Alarmante acto servil al japon por parte de gobierno Surcoreano comenta ACNC.

    Pyongyang, 14 de noviembre (ACNC) -- En estos días, causa gran indignación de todos los coreanos el acto traidor de la banda títere del Sur de Corea, que amparó y reconoció el ejercicio del "derecho a la autodefensa colectiva" de Japón.
    Tal actitud surcoreana significa una tolerancia de los crímenes de guerra cometidos en el pasado por los imperialistas japoneses y un reconocimiento abierto de la ambición de nueva agresión de los nipones.
    Esto es un insulto a toda la nación coreana que sufrió la vergüenza por las bestias imperialistas japoneses y una acción traidora que autodenomina a sí mismos como lacayos de los agresores.
    La historia de agresión a Corea por el imperialismo japonés no es la historia de la antigüedad.
    Durante su dominación colonial sobre Corea, los imperialistas japoneses reprimieron a bayonetas a los inocentes habitantes indefensos, saquearon atrozmente los recursos naturales de Corea y les privaron a los coreanos hasta sus apellidos y nombres.
    Hasta ahora se oyen en esta tierra los llantos llenos de odio de las mujeres coreanas quienes fueron arrastradas por la fuerza como esclavas sexuales para el viejo ejército japonés.
    Es un acto que deja de ser coreano el mismo proceder de tomar la mano del enemigo jurado, país delincuente de guerra que elogia sin escrúpulos a los autores de agresión, lejos de exigirle la disculpa y recompensas.

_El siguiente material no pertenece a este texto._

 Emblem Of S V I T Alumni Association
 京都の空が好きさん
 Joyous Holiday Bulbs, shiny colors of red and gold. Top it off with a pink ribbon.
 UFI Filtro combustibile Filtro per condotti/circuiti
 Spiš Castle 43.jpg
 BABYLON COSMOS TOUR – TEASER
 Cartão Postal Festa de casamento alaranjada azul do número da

    Hoy día, el ejercicio del "derecho a autodefensa colectiva" de Japón produce gran preocupación de la sociedad internacional, siendo una parte de las maniobras orientadas a realizar a toda costa el sueño de "esfera de coprosperidad de la gran Asia Oriental" no logrado en el pasado por los militaristas japoneses.
    Sin embargo, la camarilla de Park Geun-hye no cuestiona la historia de agresión del pasado y los actos de usurpación territorial de Japón, que dejó a la nación coreana un resentimiento imborrable, y se suma sin vacilación a las tentativas de guerra de agresión de las fuerzas extranjeras contra sus connacionales.

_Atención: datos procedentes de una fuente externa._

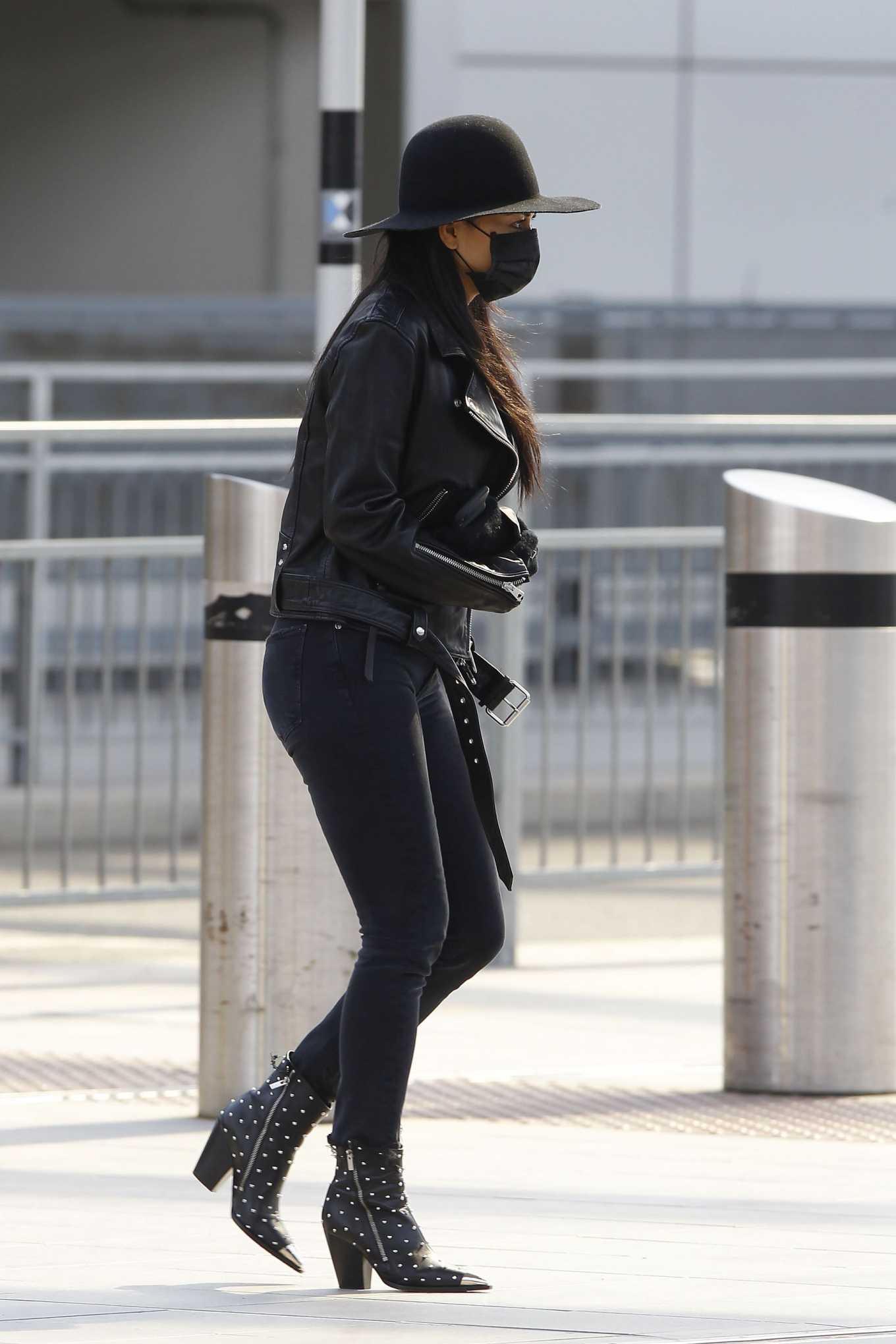 Nicole Scherzinger 2020 : Nicole Scherzinger – Flying out of Heathrow Airport-12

    A través de tales acciones de Park Geun-hye, que superan las de los "Cinco Traidores de Ulsa", toda la nación coreana ve el renacimiento del dictador de "Yusin" (renovación), "uniformado de último imperio japonés" y traidor vendepatria projaponés quien escribió con su sangre su fidelidad al emperador japonés.
    Todos los coreanos no perdonarán nunca los actos antinacionales de la banda títere colmada de la idea de servilismo a Japón.